The Source timeline is a string of four episodes of different type: college (Cl00), university (Un00), move (Mv00) and work (Wk00). Each episode has been encoded as a token, using the scheme described in the previous section. For the sake of clarity, and since this comparison does not rely on the full power of discrimination of the scheme, the episode classifications have been reduced to a single digit each (i.e. representing 0.0.0.0 as 0).

The target timelines represent a variety of alterations of the Source timeline that could occur in real-life situations: a totally similar timeline (i.e. the same sequence of episodes), a reordered timeline (i.e. the same episodes but totally reordered), adding an extra episode, removing an existing episode, substituting an episode by another one. Note that the set of target timelines listed in the table only represent the most representative of each group. In order to test the behaviour and consistency of the metrics, all possible combinations were generated for each group (e.g. timelines representing the addition of a new episode were generated considering every possible position in the Source timeline).

Table 2 summarises the results of the different similarity measures applied to every target timeline. The values shown in the table do not represent the distance between the two strings but their normalised similarity, i.e. the ratio between the calculated distance and the maximum distance. As mentioned earlier, the main aim of this comparison is not to focus on individual measures for assessing their accuracy but to extract general conclusions regarding their behaviour when confronted with particular configurations. From these results, several conclusion can be drawn. First, all the similarity measures are indeed able to recognise complete similarity between timelines (as indicated by all 1 in the ID column). More interestingly, three groups of metrics emerge, as listed in Table 2.

Table 2
Normalised similarity between the source and the target timelines.

Table 2

Normalised similarity between the source and the target timelines.

The first group includes transformation-based metrics like Levenshtein, Jaro and Needleman-Wunsch that are able to discriminate between the basic operations of string manipulation (copy, substitution, addition, deletion). The non- zero result for the Jaro distance in the RE column can be explained by a threshold used for determining matching tokens (see the documentation of this metric); our test strings are not long enough (only four tokens) to allow proper discrimination. All these metrics do not take into consideration the position of the token involved in one of the string manipulations (whatever the location of the added or substituted episode, the scores are the same). The only exception is the Needleman - Wunsch distance, which gives a different score when a variant of the initial episode (i.e. same category but different classification) is substituted (score of 0.88 in SBw, instead of 0.75 in SBe and SBu). This is due to the use of specific gap cost and distance functions that can be tailored to the particular nature of the data involved in the similarity measure and therefore could be adjusted for our particular use of the timelines (see Section 6).
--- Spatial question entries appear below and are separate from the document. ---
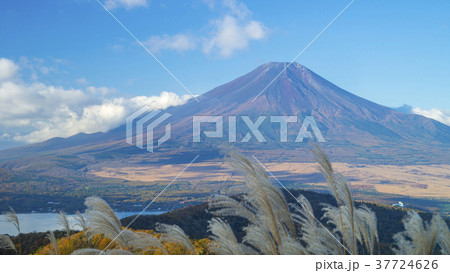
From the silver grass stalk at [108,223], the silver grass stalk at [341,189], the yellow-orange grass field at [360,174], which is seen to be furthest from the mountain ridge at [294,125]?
the silver grass stalk at [341,189]

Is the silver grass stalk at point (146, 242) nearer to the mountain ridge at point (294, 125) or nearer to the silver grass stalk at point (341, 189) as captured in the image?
the silver grass stalk at point (341, 189)

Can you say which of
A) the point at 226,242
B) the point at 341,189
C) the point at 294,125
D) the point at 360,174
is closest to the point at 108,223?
the point at 226,242

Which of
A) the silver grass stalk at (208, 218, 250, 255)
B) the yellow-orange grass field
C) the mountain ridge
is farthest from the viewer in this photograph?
the mountain ridge

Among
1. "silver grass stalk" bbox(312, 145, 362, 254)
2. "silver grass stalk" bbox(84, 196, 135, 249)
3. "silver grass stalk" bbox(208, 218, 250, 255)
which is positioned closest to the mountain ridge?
"silver grass stalk" bbox(84, 196, 135, 249)

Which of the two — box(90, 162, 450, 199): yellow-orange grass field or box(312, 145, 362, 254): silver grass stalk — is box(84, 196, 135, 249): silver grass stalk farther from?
box(90, 162, 450, 199): yellow-orange grass field

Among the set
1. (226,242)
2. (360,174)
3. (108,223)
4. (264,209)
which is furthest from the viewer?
(360,174)

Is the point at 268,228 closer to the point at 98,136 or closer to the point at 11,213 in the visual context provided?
the point at 11,213

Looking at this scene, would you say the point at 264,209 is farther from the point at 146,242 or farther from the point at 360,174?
the point at 360,174

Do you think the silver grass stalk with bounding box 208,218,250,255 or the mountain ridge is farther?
the mountain ridge

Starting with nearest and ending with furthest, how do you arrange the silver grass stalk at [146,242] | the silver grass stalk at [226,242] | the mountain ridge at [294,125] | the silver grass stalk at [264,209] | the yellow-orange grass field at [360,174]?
the silver grass stalk at [264,209], the silver grass stalk at [226,242], the silver grass stalk at [146,242], the yellow-orange grass field at [360,174], the mountain ridge at [294,125]
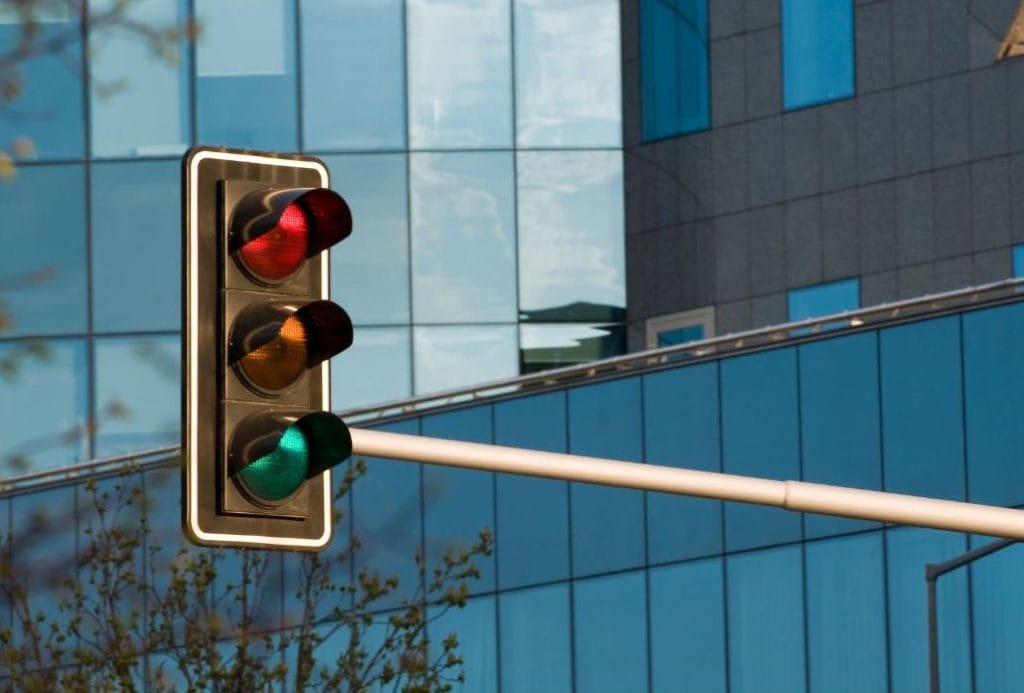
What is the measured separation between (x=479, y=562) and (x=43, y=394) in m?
9.23

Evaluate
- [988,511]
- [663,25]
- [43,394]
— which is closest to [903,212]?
[663,25]

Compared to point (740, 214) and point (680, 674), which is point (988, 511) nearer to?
point (680, 674)

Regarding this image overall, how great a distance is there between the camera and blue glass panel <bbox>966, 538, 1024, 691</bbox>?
1120 inches

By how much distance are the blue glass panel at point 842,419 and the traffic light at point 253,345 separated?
24.2 m

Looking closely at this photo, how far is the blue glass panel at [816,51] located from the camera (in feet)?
117

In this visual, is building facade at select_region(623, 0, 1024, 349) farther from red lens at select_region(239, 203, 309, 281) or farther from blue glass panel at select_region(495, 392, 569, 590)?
red lens at select_region(239, 203, 309, 281)

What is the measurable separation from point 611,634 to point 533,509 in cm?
205

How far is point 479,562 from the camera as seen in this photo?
32.5m

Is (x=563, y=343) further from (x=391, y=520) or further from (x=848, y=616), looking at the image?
(x=848, y=616)

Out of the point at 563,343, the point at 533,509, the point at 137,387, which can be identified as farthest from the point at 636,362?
the point at 137,387

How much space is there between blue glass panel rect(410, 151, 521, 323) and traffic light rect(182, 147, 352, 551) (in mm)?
31370

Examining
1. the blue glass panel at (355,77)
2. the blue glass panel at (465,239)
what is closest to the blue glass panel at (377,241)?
the blue glass panel at (465,239)

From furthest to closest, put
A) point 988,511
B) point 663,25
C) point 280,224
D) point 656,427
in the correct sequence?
point 663,25, point 656,427, point 988,511, point 280,224

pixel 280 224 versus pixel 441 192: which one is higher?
pixel 441 192
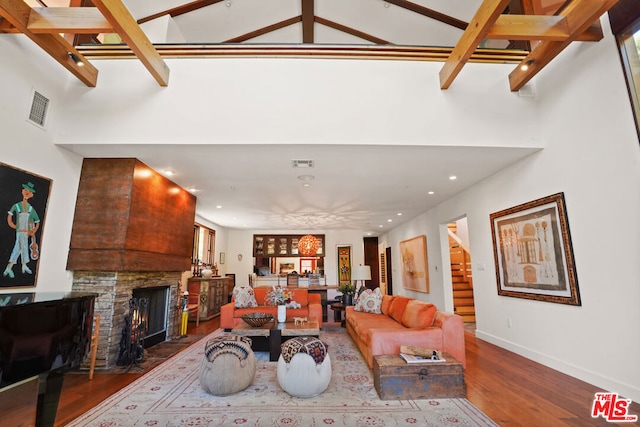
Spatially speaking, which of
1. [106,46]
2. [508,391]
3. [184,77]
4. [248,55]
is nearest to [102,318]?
[184,77]

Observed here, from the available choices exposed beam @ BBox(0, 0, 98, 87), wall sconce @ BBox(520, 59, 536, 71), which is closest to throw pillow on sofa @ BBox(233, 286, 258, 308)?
exposed beam @ BBox(0, 0, 98, 87)

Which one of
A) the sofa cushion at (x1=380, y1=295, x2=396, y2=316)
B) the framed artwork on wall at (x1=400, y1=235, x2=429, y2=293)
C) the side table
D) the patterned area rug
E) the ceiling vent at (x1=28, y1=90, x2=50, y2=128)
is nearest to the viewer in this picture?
the patterned area rug

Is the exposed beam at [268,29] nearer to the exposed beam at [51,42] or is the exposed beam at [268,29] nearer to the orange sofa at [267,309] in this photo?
the exposed beam at [51,42]

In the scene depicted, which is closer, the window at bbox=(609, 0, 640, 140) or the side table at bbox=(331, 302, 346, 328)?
the window at bbox=(609, 0, 640, 140)

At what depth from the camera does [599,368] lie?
2955 millimetres

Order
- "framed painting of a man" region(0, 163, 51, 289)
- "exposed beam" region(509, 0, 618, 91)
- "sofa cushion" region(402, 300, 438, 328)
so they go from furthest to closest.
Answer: "sofa cushion" region(402, 300, 438, 328) < "framed painting of a man" region(0, 163, 51, 289) < "exposed beam" region(509, 0, 618, 91)

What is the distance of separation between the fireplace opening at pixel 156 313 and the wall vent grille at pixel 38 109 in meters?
2.48

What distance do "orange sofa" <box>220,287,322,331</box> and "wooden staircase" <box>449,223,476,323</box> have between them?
3296 mm

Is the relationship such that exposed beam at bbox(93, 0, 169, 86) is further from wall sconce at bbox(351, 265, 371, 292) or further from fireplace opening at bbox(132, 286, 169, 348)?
wall sconce at bbox(351, 265, 371, 292)

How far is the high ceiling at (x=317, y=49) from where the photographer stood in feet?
9.36

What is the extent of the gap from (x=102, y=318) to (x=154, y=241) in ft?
3.83

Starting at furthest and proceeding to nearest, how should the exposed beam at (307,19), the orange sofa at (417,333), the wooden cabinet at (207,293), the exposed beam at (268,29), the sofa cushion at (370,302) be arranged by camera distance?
1. the wooden cabinet at (207,293)
2. the exposed beam at (268,29)
3. the exposed beam at (307,19)
4. the sofa cushion at (370,302)
5. the orange sofa at (417,333)

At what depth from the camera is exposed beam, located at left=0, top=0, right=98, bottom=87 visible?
259cm

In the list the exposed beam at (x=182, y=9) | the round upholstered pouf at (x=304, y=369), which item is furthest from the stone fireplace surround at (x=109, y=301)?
the exposed beam at (x=182, y=9)
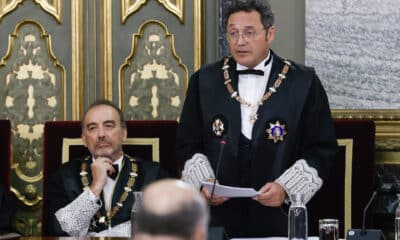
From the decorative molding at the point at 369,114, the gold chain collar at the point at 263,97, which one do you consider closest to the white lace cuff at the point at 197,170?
the gold chain collar at the point at 263,97

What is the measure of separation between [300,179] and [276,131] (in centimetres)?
21

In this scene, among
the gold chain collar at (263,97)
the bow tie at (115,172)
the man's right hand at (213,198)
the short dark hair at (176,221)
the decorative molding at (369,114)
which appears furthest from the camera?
the decorative molding at (369,114)

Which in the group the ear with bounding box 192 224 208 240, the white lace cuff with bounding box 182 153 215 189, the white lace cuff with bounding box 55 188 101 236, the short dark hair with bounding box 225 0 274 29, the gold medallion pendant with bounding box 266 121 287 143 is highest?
the short dark hair with bounding box 225 0 274 29

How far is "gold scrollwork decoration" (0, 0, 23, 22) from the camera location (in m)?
4.32

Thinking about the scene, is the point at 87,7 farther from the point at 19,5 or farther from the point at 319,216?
the point at 319,216

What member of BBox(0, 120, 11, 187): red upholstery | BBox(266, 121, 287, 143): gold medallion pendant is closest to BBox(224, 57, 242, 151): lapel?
BBox(266, 121, 287, 143): gold medallion pendant

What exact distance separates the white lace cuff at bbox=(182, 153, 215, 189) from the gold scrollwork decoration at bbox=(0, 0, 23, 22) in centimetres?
209

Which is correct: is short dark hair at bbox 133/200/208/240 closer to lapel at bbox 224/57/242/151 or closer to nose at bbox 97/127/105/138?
lapel at bbox 224/57/242/151

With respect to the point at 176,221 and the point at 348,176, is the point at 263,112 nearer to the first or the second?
the point at 348,176

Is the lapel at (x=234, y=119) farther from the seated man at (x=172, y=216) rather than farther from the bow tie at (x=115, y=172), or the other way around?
the seated man at (x=172, y=216)

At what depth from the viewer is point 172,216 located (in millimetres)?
537

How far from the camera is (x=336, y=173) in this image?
340 centimetres

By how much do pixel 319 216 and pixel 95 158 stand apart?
3.23 ft

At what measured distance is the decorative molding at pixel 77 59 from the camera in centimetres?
432
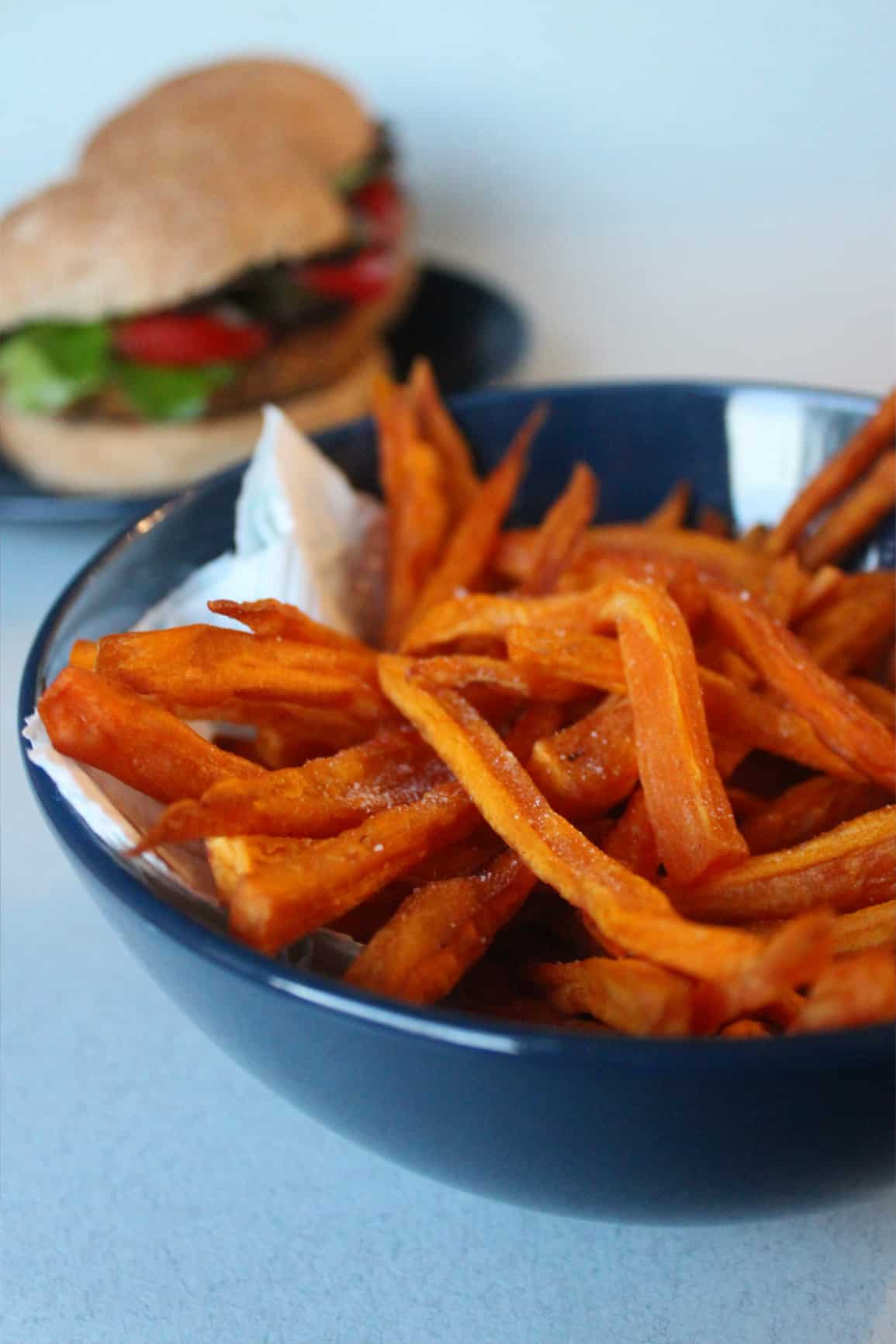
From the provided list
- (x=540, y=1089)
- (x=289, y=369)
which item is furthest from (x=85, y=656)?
(x=289, y=369)

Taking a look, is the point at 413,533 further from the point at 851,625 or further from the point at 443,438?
the point at 851,625

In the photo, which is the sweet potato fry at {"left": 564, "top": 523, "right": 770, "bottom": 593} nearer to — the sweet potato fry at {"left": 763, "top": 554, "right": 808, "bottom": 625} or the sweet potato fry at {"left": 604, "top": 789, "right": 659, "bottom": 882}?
the sweet potato fry at {"left": 763, "top": 554, "right": 808, "bottom": 625}

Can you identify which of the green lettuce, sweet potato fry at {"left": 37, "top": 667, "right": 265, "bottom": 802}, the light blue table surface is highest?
sweet potato fry at {"left": 37, "top": 667, "right": 265, "bottom": 802}

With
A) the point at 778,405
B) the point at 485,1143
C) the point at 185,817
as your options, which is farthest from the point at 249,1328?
the point at 778,405

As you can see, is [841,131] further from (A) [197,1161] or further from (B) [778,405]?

The second group of metrics includes vector-based metrics such as Block Distance, Euclidean Distance and Matching Coefficient that are not able to discriminate between re-ordered strings, as indicated by 1 in the RE column. Whatever the order of the tokens in the string, both source and target are considered to be identical since they contain the same set of tokens. As with the metrics in the previous group, the results for addition, substitution and removal of tokens are position-independent.

The third group of metrics includes the rest of the vector-based metrics (Jaccard, Cosine, Dice Similarities and Overlap Coefficient) which, as with the previous group, do not discriminate between reordering of tokens. Moreover, this group also fails to take into account the duplication of tokens in the string, as exemplified by the scores of 1 in the ADw column (i.e. adding an episode that is already existing in the timeline) or the different scores for the SBu column (i.e. substituting an episode with one that is already existing, resulting in fact in the deletion of this episode). Once again, this is because of the set-based algorithms used for these metrics, in particular the use of intersection/union procedures rather than summation as in the previous group. This is also reflected by the SBu column give scores different from the other substitutions). In this group, the Overlap Coefficient is an extreme case, as it basically measures whether the source string is a subset of the target one (or the converse).

5 Searching for "People Like Me"

What the comparison above shows is that different similarity metrics offer different degrees of support for the basic operations of string manipulation: copy, substitution, addition or deletion of a token. The important point here is that the comparison does not highlight one particular metric as being more useful or accurate for our purpose, precisely because our purpose (or, rather, the user's) is unknown. The assumptions made in Section 3 encompass a wide range of users' behaviour regarding the way they understand a "people like me" functionality.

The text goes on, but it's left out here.